Advirtamos, en todo caso, que cuando hablamos de obras nos referimos igualmente a las obras externas, que tienen expresión física, como a la realización de obras internas, de condición predominantemente espiritual –como, por ejemplo, orar, perdonar una ofensa, renunciar a una reclamación justa, acordarse de Dios al paso de las horas, etc.–.

El peligro de tener muchas palabras, y pocas obras

siempre ha sido denunciado por los maestros espirituales, comenzando por los mismos Apóstoles. San Pedro nos dice que Jesús «pasó haciendo el bien» (Hch 10,38). Y San Pablo: «Dios no reina cuando se habla, sino cuando se actúa» (1 Cor 4,20). Y San Juan: «No amemos de palabra ni de boca, sino con obras y de verdad» (1Jn 3,18). Los pecados de omisión van directamente en contra de esa operosidad benéfica, que no es sino docilidad a la gracia de Dios.

 

San Juan de la Cruz advierte que «para hallar a Dios de veras no basta sólo orar con el corazón y la lengua, sino que también, con eso, es menester obrar de su parte lo que es en sí.
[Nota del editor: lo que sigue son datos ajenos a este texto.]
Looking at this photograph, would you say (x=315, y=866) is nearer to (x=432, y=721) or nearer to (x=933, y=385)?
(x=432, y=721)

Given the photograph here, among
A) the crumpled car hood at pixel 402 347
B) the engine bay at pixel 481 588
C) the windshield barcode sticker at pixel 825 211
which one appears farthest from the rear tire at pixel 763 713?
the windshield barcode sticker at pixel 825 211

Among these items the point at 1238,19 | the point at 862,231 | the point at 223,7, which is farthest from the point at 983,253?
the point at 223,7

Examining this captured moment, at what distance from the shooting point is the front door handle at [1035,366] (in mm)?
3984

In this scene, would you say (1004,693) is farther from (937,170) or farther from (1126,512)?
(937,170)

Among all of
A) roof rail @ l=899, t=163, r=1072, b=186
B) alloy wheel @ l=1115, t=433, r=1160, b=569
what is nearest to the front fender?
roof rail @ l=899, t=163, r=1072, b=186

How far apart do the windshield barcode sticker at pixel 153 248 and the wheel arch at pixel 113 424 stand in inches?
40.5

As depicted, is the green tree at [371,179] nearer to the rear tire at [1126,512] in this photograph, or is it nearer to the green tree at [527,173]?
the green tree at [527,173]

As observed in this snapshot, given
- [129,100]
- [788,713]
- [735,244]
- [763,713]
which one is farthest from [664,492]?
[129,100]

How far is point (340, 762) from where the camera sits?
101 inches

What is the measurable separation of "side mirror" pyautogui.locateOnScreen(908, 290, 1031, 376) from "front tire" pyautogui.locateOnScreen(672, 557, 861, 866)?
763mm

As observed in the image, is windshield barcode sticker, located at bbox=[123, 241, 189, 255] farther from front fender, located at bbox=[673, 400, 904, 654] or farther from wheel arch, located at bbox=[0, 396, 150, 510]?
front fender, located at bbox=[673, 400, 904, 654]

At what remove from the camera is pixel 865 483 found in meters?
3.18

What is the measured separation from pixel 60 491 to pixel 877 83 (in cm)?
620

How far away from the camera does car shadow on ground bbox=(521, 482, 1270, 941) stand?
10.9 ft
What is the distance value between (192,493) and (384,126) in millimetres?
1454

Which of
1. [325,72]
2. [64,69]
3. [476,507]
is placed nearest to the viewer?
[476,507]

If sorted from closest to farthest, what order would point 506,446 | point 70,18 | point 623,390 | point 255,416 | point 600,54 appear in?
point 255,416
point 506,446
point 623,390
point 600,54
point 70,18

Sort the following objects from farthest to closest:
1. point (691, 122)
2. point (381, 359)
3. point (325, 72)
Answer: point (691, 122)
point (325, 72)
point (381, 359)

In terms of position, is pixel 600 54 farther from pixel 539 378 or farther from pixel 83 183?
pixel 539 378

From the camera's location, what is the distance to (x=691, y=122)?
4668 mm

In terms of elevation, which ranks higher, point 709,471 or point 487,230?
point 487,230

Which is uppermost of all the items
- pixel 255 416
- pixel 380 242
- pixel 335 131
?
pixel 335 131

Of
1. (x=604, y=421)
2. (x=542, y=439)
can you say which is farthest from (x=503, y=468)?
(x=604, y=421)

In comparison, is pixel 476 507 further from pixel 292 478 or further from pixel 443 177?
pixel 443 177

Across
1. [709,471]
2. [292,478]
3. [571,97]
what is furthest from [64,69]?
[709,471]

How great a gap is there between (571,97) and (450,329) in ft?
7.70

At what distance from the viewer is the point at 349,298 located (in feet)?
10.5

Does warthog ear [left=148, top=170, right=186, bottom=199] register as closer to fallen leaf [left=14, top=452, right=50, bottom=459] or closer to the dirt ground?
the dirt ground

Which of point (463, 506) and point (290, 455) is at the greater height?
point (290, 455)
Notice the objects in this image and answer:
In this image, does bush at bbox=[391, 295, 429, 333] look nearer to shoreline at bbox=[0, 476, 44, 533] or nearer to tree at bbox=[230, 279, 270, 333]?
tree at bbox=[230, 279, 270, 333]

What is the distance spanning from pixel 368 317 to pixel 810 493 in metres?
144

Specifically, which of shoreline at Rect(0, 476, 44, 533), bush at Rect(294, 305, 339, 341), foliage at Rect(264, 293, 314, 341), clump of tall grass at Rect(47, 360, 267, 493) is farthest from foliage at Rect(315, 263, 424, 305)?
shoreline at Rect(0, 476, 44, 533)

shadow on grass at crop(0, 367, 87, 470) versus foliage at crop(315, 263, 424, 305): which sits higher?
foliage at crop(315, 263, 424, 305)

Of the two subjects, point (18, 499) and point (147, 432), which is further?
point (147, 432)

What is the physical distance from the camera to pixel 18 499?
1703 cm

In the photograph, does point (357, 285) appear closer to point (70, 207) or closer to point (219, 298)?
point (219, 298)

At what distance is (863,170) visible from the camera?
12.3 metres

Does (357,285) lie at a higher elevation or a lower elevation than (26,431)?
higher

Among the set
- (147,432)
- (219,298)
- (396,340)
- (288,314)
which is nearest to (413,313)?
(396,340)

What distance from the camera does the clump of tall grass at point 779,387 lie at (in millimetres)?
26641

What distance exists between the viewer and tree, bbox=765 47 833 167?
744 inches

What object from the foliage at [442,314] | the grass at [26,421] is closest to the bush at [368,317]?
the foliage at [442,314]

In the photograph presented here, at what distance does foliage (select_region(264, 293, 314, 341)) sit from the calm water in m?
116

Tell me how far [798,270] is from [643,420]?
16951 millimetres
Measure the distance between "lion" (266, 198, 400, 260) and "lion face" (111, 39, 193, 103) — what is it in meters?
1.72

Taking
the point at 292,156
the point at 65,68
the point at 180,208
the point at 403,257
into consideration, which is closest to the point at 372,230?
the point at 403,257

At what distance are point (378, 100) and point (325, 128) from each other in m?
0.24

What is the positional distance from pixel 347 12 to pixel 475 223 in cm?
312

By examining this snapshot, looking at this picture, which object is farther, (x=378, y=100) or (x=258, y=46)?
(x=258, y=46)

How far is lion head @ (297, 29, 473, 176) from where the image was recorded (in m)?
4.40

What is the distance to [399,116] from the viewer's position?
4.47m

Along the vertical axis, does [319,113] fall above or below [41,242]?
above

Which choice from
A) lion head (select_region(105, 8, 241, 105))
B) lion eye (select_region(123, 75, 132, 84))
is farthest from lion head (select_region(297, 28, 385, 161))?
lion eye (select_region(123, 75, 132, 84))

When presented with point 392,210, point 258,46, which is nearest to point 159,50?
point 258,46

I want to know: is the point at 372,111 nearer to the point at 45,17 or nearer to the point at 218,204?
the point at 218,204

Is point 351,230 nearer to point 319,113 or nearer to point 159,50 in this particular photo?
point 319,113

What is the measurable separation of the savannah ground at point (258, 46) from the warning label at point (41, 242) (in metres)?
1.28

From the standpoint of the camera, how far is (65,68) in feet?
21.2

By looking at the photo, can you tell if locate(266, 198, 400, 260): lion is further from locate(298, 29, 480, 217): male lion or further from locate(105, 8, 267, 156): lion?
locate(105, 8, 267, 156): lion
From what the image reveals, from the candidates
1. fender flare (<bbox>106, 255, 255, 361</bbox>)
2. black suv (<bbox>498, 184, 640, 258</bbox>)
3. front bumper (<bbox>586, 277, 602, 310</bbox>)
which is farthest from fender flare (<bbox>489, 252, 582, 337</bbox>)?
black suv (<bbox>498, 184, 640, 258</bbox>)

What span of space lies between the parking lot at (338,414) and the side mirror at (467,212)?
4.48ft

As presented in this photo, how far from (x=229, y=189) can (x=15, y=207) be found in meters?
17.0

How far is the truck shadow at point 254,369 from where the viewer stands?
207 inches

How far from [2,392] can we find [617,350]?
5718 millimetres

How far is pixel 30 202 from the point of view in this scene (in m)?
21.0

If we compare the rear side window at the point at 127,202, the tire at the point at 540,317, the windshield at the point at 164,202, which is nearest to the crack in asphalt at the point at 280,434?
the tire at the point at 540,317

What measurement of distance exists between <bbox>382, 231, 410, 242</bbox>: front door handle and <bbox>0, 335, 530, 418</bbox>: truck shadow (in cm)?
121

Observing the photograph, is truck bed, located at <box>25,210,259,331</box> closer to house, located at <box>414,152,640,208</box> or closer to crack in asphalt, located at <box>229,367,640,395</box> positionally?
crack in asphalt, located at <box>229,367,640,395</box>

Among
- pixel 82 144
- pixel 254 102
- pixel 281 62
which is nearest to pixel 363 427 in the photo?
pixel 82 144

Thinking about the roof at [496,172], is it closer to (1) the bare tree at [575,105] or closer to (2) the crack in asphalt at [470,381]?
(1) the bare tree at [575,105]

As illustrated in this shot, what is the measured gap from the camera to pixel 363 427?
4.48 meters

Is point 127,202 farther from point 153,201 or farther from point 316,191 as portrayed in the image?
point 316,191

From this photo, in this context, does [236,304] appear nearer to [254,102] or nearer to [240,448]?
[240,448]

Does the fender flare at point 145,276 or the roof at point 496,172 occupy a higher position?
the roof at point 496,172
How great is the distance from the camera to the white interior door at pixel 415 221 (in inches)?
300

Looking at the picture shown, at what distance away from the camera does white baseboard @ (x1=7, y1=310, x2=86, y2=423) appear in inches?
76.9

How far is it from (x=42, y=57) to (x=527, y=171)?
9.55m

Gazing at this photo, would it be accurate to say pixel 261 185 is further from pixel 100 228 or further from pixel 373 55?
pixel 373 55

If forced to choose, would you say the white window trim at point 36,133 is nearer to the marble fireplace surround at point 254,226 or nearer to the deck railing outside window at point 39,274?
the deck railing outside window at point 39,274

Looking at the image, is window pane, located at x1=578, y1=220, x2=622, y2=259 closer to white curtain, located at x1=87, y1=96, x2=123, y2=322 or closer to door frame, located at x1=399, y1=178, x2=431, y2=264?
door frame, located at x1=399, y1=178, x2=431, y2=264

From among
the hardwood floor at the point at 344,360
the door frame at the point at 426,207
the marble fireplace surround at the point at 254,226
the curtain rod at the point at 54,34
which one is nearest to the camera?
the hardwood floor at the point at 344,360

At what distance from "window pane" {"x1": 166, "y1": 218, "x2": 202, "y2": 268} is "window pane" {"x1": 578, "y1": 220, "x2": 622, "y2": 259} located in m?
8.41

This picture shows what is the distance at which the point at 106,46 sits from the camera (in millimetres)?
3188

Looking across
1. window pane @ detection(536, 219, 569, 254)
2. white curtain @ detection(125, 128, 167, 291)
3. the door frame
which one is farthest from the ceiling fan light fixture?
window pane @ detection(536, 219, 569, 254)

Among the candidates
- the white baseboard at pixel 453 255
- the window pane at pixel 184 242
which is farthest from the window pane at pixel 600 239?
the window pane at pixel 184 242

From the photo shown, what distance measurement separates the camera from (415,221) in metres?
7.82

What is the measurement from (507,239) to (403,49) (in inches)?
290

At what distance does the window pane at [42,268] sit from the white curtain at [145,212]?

Muchos no querrían que les costase Dios más que hablar, y aun eso mal, y por El no quieren hacer casi nada que les cueste algo» (Cántico 3,2). Santa Teresa insiste siempre: «Vosotras, hijas, diciendo y haciendo, palabras y obras» (Camino Perf. 32,8). El amor que tenemos al Señor ha de ser «probado por obras» (3 Moradas 1,7; cf. Cuenta conc. 51). «Obras quiere el Señor» (5 Moradas 3,11). Y en la más alta perfección cristiana no queda el cristiano inerte y quieto, sino que, por el contrario, es entonces cuando florece en cuantiosas y preciosas obras buenas: «De esto sirve este matrimonio espiritual, de que nazcan siempre obras, obras» (7 Moradas 4,6). Y lo mismo dice Santa Teresa del Niño Jesús: «los más bellos pensamientos nada son sin las obras» (Manuscritos autobiog. X,5).

Así pues, la fe fiducial luterana, sin obras, es una fe muerta,

sin caridad, pues si estuviera vivificada por la caridad, florecería necesariamente en obras buenas. No es, por tanto, una fe salvífica: «la fe, si no tiene obras, es de suyo muerta» (Sant 2,17).

La fe fiducial presuntamente salvífica es, pues, una caricatura de la fe viva cristiana, que es, bajo la acción de la gracia de Dios, «la fe operante por la caridad» (Gal 5,6) . En efecto, «no son justos ante Dios los que oyen la Ley, sino los que cumplen la Ley: ésos serán declarados justos» (Rm 2,13). Tampoco basta con clamar al Señor, abandonándose pasivamente a su misericordia, pues «no todo el que dice “¡Señor, Señor!” entrará en el reino de los cielos, sino el que hace la voluntad de mi Padre, que está en los cielos» (Mt 7,21).

 

Pues bien, el campo católico de trigo no está hoy libre de la cizaña luterana.

 Cuando un cristiano deja de ir a Misa, cuando la comunión frecuente no va acompañada de la confesión frecuente, cuando la absolución sacramental se imparte y se recibe sin esperanza real de conversión, como una imputación extrínseca de justicia, cuando tantos creyentes viven tranquilamente en el pecado mortal habitual –adulterio o lo que sea–, confiados a la misericordia de Dios, que es tan bueno, ¿no estamos con Lutero ante una vivencia fiducial de la fe? ¿No se da, aunque sea calladamente, una instalación pacífica en el simul peccator et iustus?